A New Structural Feature for Lysine Post-Translation Modification Prediction Using Machine Learning
Abstract
Lysine post-translational modification (PTM) plays a vital role in modulating multiple biological processes and functions. Lab-based lysine PTM identification is laborious and time-consuming, which impede large-scale screening. Many computational tools have been proposed to facilitate PTM identification in silico using sequence-based protein features. Protein structure is another crucial aspect of protein that should not be neglected. To our best knowledge, there is no structural feature dedicated to PTM identification. We proposed a novel spatial feature that captures rich structure information in a succinct form. The dimension of this feature is much lower than that of other sequence and structural features that were used in previous studies. When the proposed feature was used to predict lysine malonylation sites, it achieved performance comparable to other state-of-the-art methods that had much higher dimension.
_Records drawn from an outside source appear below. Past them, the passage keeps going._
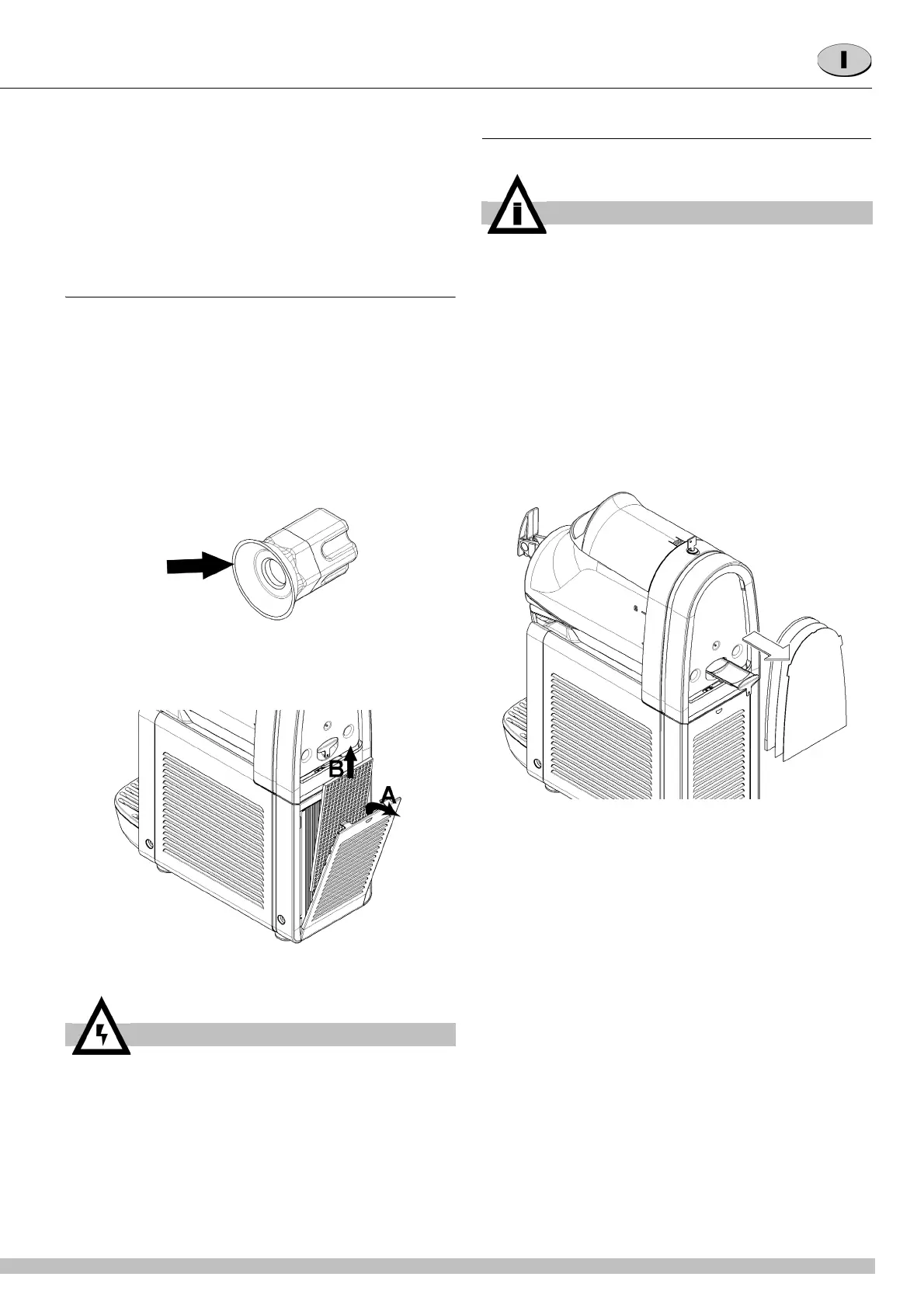 I

B

A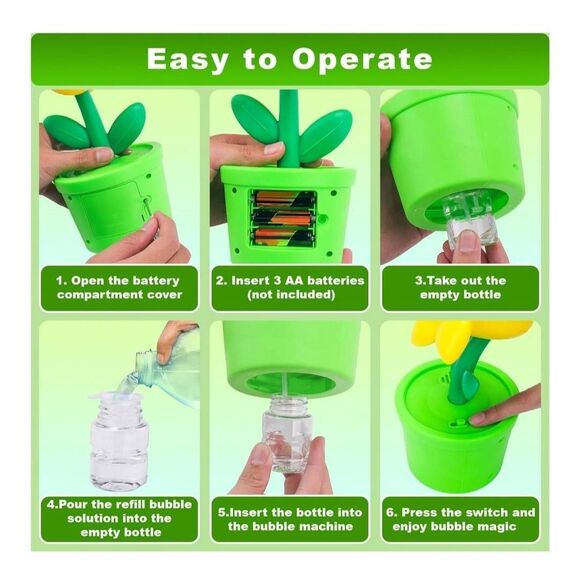 Easy to Operate

1. Open the battery compartment cover

2. Insert 3 AA batteries (not included)

3.Take out the empty bottle

4.Pour the refill bubble solution into the empty bottle

5.Insert the bottle into the bubble machine

6. Press the switch and enjoy bubble magic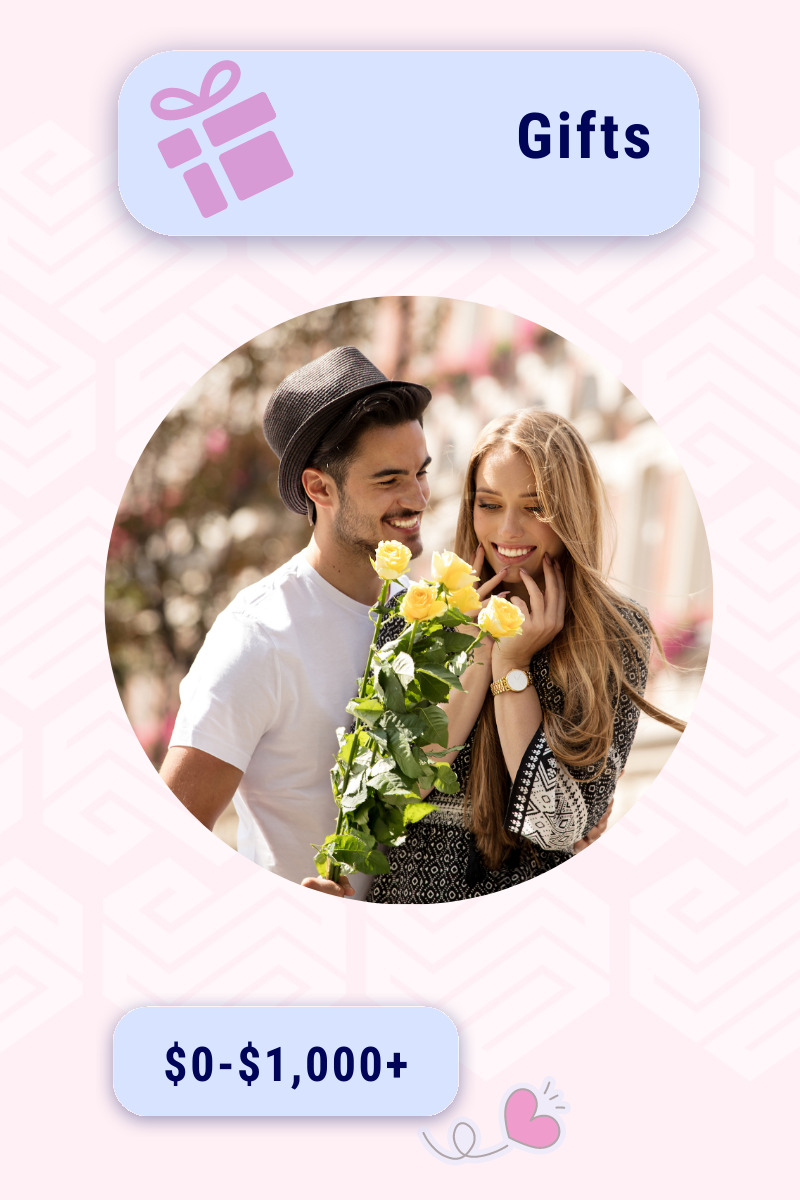 Gifts

\$0-\$1,000+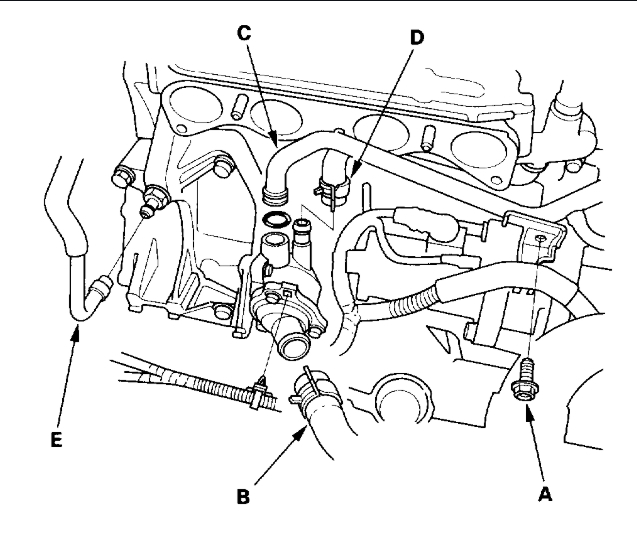 C
D
E
B
A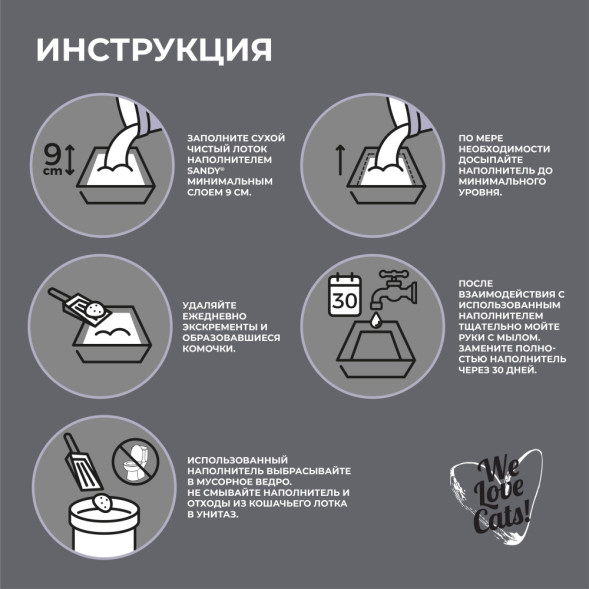 ИНСТРУКЦИЯ

9 cm

ЗАПОЛНИТЕ СУХОЙ ЧИСТЫЙ ЛОТОК НАПОЛНИТЕЛЕМ SANDY® МИНИМАЛЬНЫМ СЛОЕМ 9 СМ.

ПО МЕРЕ НЕОБХОДИМОСТИ ДОСЫПАЙТЕ НАПОЛНИТЕЛЬ ДО МИНИМАЛЬНОГО УРОВНЯ.

УДАЛЯЙТЕ ЕЖЕДНЕВНО ЭКСКРЕМЕНТЫ И ОБРАЗОВАВШИЕСЯ КОМОЧКИ.

30

ПОСЛЕ ВЗАИМОДЕЙСТВИЯ С ИСПОЛЬЗОВАННЫМ НАПОЛНИТЕЛЕМ ТЩАТЕЛЬНО МОЙТЕ РУКИ С МЫЛОМ. ЗАМЕНИТЕ ПОЛНОСТЬЮ НАПОЛНИТЕЛЬ ЧЕРЕЗ 30 ДНЕЙ.

ИСПОЛЬЗОВАННЫЙ НАПОЛНИТЕЛЬ ВЫБРАСЫВАЙТЕ В МУСОРНОЕ ВЕДРО.
НЕ СМЫВАЙТЕ НАПОЛНИТЕЛЬ И ОТХОДЫ ИЗ КОШАЧЬЕГО ЛОТКА В УНИТАЗ.

We Love Cats!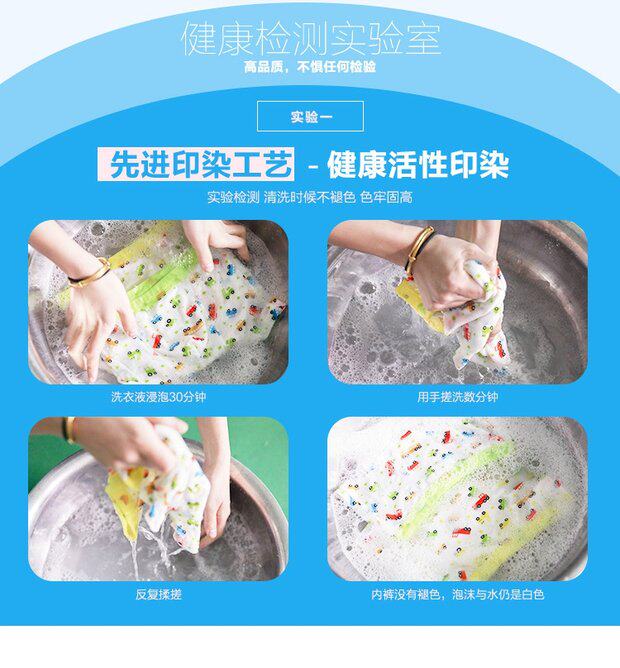 健康检测实验室
高品质，不惧任何检验

实验一

先进印染工艺 - 健康活性印染
实验检测 清洗时候不褪色 色牢固高

洗衣液浸泡30分钟

用手搓洗数分钟

反复揉搓

内裤没有褪色，泡沫与水仍是白色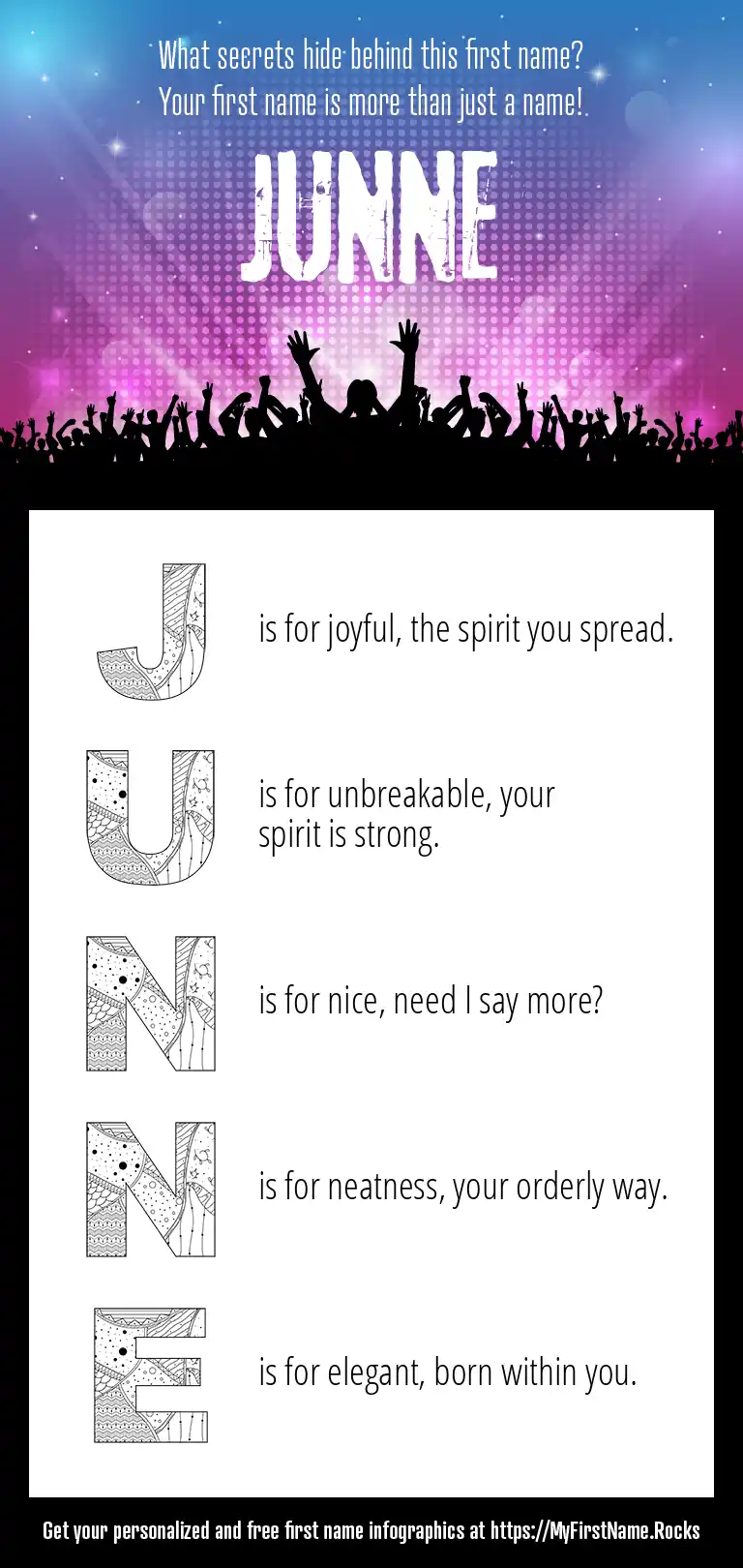 What secrets hide behind this first name?
Your first name is more than just a name!

JUNNE

J is for joyful, the spirit you spread.

U is for unbreakable, your spirit is strong.

N is for nice, need I say more?

N is for neatness, your orderly way.

E is for elegant, born within you.

Get your personalized and free first name infographics at https://MyFirstName.Rocks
The low dimensionality of the proposed feature would be very helpful for building interpretable predictors for various applications involving protein structures. We further attempted to develop a reliable benchmark dataset and evaluate performance of multiple sequence- and structure-based features in prediction. The result indicated that our proposed spatial structure achieved competent performance and that other structural features can also make contribution to PTM prediction. Even though utilizing protein structure in lysine PTM prediction is still in the early stage, we can expect structure-based features to play a more crucial role in PTM site prediction.